FBI agents taped more than 100 phone conversations involving Sen. Ted Stevens as part of their public corruption investigation, Stevens' attorneys said Tuesday.
/ Source: The Associated Press

FBI agents taped more than 100 phone conversations involving Sen. Ted Stevens as part of their public corruption investigation, Stevens' attorneys said Tuesday.

The FBI's trove of secretly recorded conversations has already been the highlight of trials in Alaska, but the size of its collection against Stevens has until now been unclear. The sometimes-graphic conversations between hard-drinking oil contractors and corrupt Alaska politicians helped the Justice Department send three state politicians to prison.

The calls involving Stevens could be played in court later this month when the Senate's longest-serving Republican stands trial on charges of lying about hundreds of thousands of dollars in home renovations and other gifts he received from an oil contractor.

The FBI did not tap Stevens' phone but did tap several phones belonging to contractors in the case. Out of 2,800 intercepted phone conversations, Stevens was recorded 105 times, his attorneys wrote in court documents.

Though Stevens is not charged with bribery, prosecutors want jurors to hear about a close relationship with Stevens and VECO founder Bill Allen. They want to portray Allen as an influence-peddler with a direct line into Stevens' office. Phone conversations between the two men could help that case.

His attorneys began laying the groundwork for a future argument that those calls should not be admitted into evidence. FBI agents can only tape conversations related to people or topics named in a warrant.
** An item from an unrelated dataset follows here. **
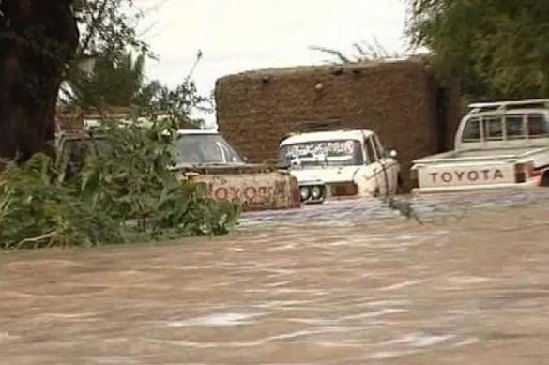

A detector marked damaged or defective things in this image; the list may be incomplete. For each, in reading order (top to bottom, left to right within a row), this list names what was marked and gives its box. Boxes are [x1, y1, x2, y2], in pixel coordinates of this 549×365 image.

damaged wall [214, 58, 458, 188]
The Justice Department did not name Stevens as a wiretapping target, his attorneys wrote, "yet it appears to have targeted his phone calls."

Stevens' attorneys object to the government's plan to present evidence that Stevens not only accepted gifts and services from VECO but also used his Senate seat to help the company's interests.

"The government obviously wishes to import the stench of a bribery prosecution into a case that is nothing of the sort," attorney Robert M. Cary wrote.